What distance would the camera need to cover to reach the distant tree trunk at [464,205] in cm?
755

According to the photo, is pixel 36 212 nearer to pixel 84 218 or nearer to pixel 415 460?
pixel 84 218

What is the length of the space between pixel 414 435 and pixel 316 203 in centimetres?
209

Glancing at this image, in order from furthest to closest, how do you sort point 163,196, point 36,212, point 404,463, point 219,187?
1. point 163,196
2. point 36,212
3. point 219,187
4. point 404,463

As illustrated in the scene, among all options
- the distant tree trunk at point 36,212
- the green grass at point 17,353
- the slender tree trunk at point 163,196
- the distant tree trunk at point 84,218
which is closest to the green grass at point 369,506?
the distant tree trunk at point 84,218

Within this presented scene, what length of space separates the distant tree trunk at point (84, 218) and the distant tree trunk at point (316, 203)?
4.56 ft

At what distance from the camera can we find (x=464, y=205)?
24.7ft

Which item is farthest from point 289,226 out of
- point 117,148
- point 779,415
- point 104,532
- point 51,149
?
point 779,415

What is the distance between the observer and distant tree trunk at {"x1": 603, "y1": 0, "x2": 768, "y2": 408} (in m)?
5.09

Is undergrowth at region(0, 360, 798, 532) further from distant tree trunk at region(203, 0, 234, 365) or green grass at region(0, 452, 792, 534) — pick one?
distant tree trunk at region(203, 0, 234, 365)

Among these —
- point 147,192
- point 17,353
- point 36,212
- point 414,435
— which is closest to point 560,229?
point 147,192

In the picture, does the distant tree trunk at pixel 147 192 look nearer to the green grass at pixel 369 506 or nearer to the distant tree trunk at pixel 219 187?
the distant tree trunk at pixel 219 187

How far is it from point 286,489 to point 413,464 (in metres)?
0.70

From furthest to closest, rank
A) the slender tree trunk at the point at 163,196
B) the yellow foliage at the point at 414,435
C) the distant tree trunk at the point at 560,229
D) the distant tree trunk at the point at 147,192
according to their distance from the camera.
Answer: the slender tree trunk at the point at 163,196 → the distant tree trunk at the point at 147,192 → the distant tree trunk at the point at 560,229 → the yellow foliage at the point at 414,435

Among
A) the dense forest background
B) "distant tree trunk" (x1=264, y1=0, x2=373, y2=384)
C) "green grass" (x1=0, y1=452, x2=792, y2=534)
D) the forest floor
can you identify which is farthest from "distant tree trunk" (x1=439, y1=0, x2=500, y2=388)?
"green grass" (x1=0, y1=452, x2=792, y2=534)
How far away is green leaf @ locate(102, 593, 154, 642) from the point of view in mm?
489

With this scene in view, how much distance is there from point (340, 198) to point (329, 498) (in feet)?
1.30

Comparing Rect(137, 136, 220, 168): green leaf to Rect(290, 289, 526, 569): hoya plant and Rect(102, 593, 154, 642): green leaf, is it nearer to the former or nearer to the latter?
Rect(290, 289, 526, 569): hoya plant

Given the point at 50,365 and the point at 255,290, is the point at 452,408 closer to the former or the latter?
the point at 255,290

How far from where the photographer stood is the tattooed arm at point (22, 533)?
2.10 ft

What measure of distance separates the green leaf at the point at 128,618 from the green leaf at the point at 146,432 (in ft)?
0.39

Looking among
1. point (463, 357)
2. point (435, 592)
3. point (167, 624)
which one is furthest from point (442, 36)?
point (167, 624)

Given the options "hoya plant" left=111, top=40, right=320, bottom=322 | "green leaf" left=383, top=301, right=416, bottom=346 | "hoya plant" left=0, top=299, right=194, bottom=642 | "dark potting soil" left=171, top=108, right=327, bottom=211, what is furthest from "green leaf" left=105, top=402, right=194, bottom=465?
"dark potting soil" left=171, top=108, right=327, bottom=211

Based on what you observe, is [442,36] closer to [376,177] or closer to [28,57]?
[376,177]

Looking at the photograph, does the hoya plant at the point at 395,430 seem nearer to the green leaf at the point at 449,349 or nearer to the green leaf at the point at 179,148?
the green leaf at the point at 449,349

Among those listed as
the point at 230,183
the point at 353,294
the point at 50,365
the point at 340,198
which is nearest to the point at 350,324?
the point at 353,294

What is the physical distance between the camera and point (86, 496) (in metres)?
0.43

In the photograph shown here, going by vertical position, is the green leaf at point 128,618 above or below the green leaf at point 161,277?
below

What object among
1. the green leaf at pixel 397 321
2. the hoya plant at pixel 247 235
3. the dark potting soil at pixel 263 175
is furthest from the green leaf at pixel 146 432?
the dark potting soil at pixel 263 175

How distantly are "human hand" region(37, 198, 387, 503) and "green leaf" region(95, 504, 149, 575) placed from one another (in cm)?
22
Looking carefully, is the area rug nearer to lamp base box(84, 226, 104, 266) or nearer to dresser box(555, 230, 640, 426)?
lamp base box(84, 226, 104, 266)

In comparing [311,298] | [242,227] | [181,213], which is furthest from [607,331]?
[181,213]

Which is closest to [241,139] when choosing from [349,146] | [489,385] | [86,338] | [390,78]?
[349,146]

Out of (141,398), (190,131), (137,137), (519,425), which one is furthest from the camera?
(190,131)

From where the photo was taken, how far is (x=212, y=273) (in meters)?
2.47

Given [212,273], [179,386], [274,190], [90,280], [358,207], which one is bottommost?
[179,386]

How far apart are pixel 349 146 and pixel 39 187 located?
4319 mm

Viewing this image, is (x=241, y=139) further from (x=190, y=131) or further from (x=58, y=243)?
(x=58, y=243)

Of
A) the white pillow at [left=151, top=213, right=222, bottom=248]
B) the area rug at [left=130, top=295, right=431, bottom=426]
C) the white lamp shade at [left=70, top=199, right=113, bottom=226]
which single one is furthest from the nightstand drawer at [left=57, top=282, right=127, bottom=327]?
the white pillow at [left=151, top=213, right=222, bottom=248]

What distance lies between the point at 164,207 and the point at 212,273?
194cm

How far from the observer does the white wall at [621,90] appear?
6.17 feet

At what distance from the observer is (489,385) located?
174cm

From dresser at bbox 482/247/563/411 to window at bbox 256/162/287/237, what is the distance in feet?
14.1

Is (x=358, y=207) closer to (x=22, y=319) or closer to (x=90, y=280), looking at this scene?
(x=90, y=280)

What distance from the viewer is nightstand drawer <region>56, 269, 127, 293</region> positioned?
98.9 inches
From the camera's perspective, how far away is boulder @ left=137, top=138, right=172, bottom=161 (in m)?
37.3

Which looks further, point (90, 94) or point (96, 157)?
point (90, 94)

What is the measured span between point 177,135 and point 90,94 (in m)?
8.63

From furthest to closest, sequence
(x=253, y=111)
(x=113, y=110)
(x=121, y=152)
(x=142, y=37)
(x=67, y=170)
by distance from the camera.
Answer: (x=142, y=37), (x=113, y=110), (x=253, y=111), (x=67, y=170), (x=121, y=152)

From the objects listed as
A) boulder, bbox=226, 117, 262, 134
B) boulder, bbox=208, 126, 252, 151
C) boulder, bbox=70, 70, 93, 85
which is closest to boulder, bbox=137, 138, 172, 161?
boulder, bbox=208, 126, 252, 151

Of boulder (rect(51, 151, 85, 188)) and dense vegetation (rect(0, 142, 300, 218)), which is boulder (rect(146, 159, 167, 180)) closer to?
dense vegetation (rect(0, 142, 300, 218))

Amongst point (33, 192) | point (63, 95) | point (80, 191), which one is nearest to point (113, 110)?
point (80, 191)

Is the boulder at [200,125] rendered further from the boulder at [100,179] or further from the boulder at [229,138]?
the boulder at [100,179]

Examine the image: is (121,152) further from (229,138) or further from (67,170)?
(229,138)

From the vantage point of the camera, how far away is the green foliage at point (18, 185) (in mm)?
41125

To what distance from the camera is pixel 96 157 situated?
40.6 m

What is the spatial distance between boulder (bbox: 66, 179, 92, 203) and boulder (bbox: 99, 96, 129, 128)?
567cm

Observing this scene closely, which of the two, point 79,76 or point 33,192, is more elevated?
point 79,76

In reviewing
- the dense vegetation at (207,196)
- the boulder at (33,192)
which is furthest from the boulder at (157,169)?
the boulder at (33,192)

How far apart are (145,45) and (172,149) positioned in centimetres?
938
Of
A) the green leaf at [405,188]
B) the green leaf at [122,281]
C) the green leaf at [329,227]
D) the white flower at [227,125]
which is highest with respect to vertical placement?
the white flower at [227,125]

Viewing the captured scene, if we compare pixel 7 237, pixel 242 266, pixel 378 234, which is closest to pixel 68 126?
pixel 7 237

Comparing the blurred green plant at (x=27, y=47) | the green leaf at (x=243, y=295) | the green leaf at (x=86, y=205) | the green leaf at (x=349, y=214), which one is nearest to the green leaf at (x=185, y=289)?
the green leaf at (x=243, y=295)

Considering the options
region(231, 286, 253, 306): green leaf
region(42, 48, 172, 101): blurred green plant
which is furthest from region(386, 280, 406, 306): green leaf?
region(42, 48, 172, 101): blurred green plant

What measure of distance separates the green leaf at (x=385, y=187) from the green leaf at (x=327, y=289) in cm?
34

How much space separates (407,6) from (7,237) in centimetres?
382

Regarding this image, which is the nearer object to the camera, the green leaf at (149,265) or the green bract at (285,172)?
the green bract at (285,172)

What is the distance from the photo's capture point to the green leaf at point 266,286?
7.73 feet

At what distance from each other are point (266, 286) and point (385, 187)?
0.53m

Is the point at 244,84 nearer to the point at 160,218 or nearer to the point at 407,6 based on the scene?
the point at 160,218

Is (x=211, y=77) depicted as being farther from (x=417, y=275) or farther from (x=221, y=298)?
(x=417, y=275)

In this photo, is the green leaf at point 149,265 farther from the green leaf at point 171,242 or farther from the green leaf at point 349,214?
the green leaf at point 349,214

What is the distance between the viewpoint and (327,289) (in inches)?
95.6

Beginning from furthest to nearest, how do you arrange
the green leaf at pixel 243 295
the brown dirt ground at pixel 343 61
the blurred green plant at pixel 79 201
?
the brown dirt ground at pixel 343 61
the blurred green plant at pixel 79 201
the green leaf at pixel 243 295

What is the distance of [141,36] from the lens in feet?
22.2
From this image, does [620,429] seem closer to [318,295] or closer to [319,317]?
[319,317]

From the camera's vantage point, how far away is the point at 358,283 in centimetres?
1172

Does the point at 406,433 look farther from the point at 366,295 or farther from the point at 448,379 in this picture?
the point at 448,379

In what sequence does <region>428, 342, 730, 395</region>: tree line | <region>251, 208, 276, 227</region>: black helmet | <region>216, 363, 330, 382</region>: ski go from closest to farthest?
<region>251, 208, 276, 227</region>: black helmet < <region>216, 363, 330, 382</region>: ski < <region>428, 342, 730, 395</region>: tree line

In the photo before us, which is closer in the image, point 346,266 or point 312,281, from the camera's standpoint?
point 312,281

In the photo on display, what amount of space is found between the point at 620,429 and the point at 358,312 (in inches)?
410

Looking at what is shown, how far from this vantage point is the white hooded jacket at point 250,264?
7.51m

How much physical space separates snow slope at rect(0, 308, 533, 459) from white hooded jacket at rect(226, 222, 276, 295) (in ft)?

#####

**WHAT NEEDS TO BE DONE:**
Return, word for word, each line from the line that contains "What is the distance from" to the end of the listing above; include both end lines and nothing else.

**FINISHED TASK:**
What is the distance from the photo's capture point to the green leaf at point 266,286?
7.73 feet

At what distance from each other are point (266, 286) and point (385, 187)?
0.53m

Is the point at 244,84 nearer to the point at 160,218 or nearer to the point at 407,6 based on the scene?
the point at 160,218

Is (x=211, y=77) depicted as being farther from (x=417, y=275) or farther from (x=221, y=298)?
(x=417, y=275)

In this photo, is the green leaf at point 149,265 farther from the green leaf at point 171,242 or farther from the green leaf at point 349,214?
the green leaf at point 349,214

What is the distance between the viewpoint and (327,289) (in inches)?
95.6

Beginning from furthest to nearest, how do you arrange
the green leaf at pixel 243 295
the brown dirt ground at pixel 343 61
the blurred green plant at pixel 79 201
?
the brown dirt ground at pixel 343 61
the blurred green plant at pixel 79 201
the green leaf at pixel 243 295

What is the distance of [141,36] from the lens in feet?
22.2
From this image, does [620,429] seem closer to [318,295] or closer to [319,317]?
[319,317]

From the camera's vantage point, how far away is the point at 358,283 in centimetres?
1172

Does the point at 406,433 look farther from the point at 366,295 or farther from the point at 448,379 in this picture?
the point at 448,379

In what sequence does <region>428, 342, 730, 395</region>: tree line | <region>251, 208, 276, 227</region>: black helmet | <region>216, 363, 330, 382</region>: ski go from closest to farthest?
<region>251, 208, 276, 227</region>: black helmet < <region>216, 363, 330, 382</region>: ski < <region>428, 342, 730, 395</region>: tree line

In the photo before us, which is closer in the image, point 346,266 or point 312,281, from the camera's standpoint?
point 312,281

In the photo on display, what amount of space is found between the point at 620,429 and the point at 358,312 (in inches)?
410

Looking at what is shown, how far from this vantage point is the white hooded jacket at point 250,264?
7.51m

How much physical space separates snow slope at rect(0, 308, 533, 459) from white hooded jacket at rect(226, 222, 276, 295) (in ft)?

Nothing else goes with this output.